TEXTE FOURNI:
____________
Colin H van Eeckhout (Amenra) (Motocultor, Saint-Nolff, août 2016)

 "Dans la vie, il faut faire des sacrifices pour faire le bien."

Depuis la formation du groupe, Amenra est une véritable catharsis pour Colin H van Eeckhout, chanteur de la formation. S'étant pendant longtemps concentré sur la puissance de la musique amplifiée, le groupe s'est depuis quelques temps intéressé à l'acoustique avec la sortie d'un album live en ce sens. Nous sommes revenus sur cette nouvelle orientation avec lui, qui parle sans hésiter de ses incertitudes et ses démons intérieurs.



Artwork par Førtifem.

Vous êtes actuellement en train de travailler sur deux albums : un électrique et un acoustique. Est-ce que votre approche de composition en acoustique est différente de celle pour l'électrique ?

Oui, parce qu'avec l'acoustique, on ne peut pas vraiment se perdre dans la musique comme on le fait en électrique. C'est une autre façon de travailler. Amenra lourd, c'est un espèce de moment qu'on cherche dans la musique, où on la surpasse un peu. En acoustique, on ne peut pas vraiment faire ça. Il y a aussi une différence émotionnelle, on y aborde des sentiments qui ne sont pas les mêmes. En électrique, c'est un manque d'espoir, une fragilité qui se jette sur la douleur. C'est aussi une frustration, tu t'adresses à quelqu'un que tu ne connais pas, que tu ne peux pas voir ni toucher, et tu expulses tout ce qui doit partir de toi. En acoustique, c'est aussi très fragile, mais sous un autre angle. Là, tu te mets à nu, et on s'y adresse à nos enfants. C'est une sorte de biographie... C'est étrange, c'est comme une lettre qu'on leur écrirait en fait.
____________
À FAIRE:
1: D'après l'entretien avec le chanteur d'Amenra, à qui le groupe s'adresse-t-il dans sa musique acoustique ?
2: Prolongez l'entretien avec le chanteur d'Amenra au-delà de sa dernière réponse.
Vous n'aurez pas besoin de la liste.

BLOC DE DONNÉES:
____________
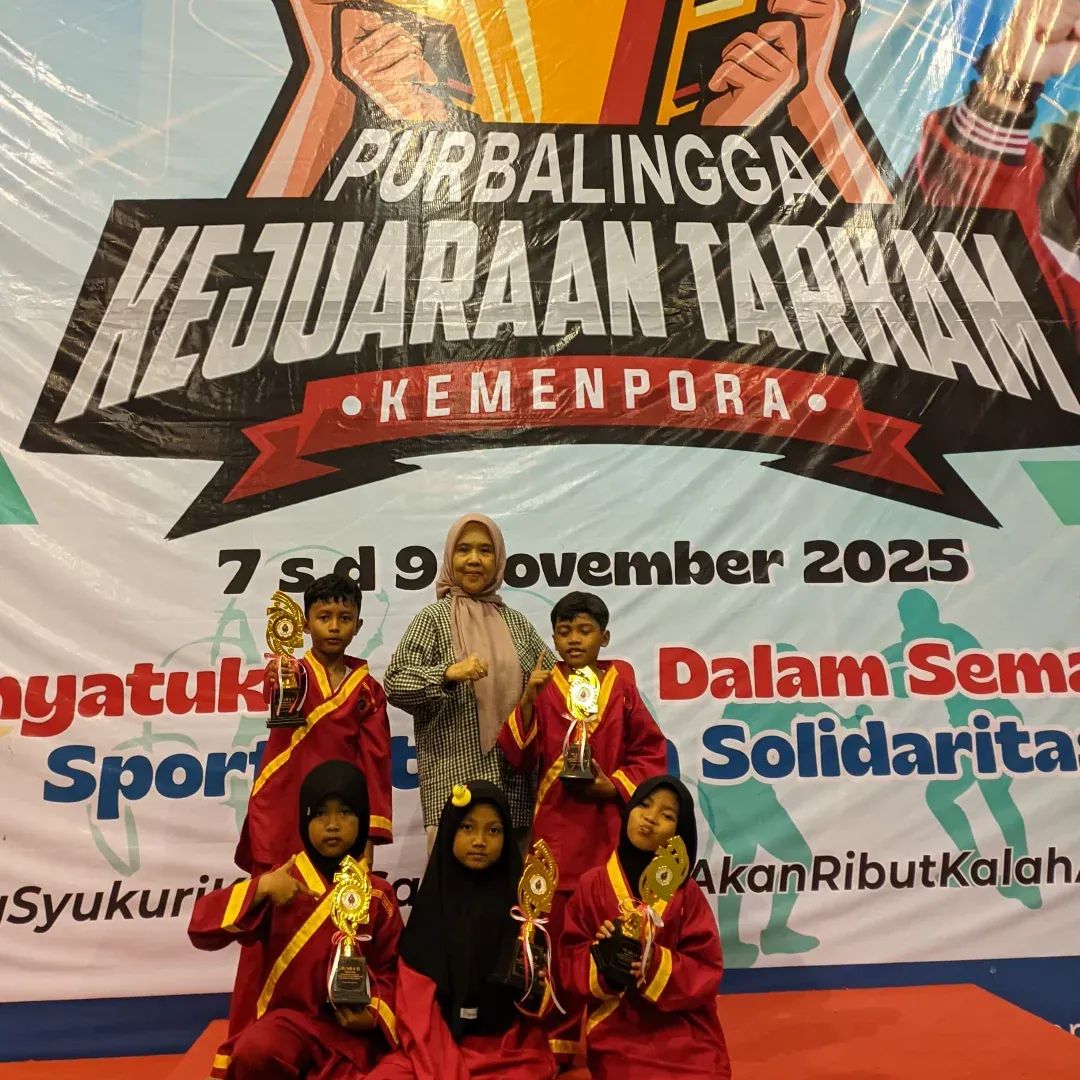 Kejuaraan Tapak Suci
____________
VOS RÉPONSES:
1: À leurs enfants.

2:
Vous allez donc continuer sur ce concept de dialogue avec votre descendance ?

On ne travaille pas vraiment avec des concepts prédéterminés, à se dire "hop, ça va être comme ça". En ce moment, je suis très occupé avec ce projet, et il y a certaines similitudes. C'est toujours une contemplation de ce que se passe dans ma vie, dans nos vies. C'est très linéaire, parce qu'on a le même style de vie, on a eu des trajets très similaires dans la vie. Nous verrons bien où ça nous mène.

Peux-tu décrire plus précisément votre processus d'écriture en acoustique et électrique ?

Au début d'Amenra, on écrivait tous ensemble en jammant, on commençait avec rien. Maintenant c'est différent, notamment parce que certains d'entre nous ont des enfants. Il y en a sept en tout dans Amenra alors l'agenda est plus difficile à gérer. Les guitaristes travaillent chez eux, on échange par internet, et ça nous permet de commencer à y réfléchir. Moi-même, je joue un peu de guitare, mais pas dans Amenra. Et on a aussi Levy qui écrit maintenant avec nous, il n'était pas là sur Mass V. J'ai beaucoup contribué à la basse sur cet album, avec Maarten qui était encore dans le groupe à l'époque. On a écrit l'album à cinq, avec nous deux à la basse. Maintenant c'est Levy qui se charge de ça, mais c'est aussi un très bon guitariste donc il aide beaucoup. Il est vraiment plus jeune que nous, qui avons déjà écrit quelques albums dans notre vie. Ca devient de plus en plus difficile pour nous de trouver de nouvelles choses, de se réinventer, surtout que nous n'avons plus autant de temps qu'avant. C'est très intéressant, parce que chaque album d'Amenra se fait avec un nouveau, ça instaure une nouvelle dynamique à chaque fois.

Avez-vous déjà en tête une direction pour les deux albums, sachant que vous travaillez sur les deux en même temps ?

En ce moment, on est concentrés sur Mass VI. Quand Lennart ou Levy vont être en tournée avec leurs autres groupes (Wiegedood et Oathbreaker), on se mettra à l'acoustique. On saute de l'un à l'autre comme ça.


De part votre travail sur les concerts acoustiques, mais aussi ton album solo, tu as beaucoup utilisé ton chant clair dernièrement. Comment as-tu appréhendé ça et est-ce que ça t'a demandé beaucoup de travail ?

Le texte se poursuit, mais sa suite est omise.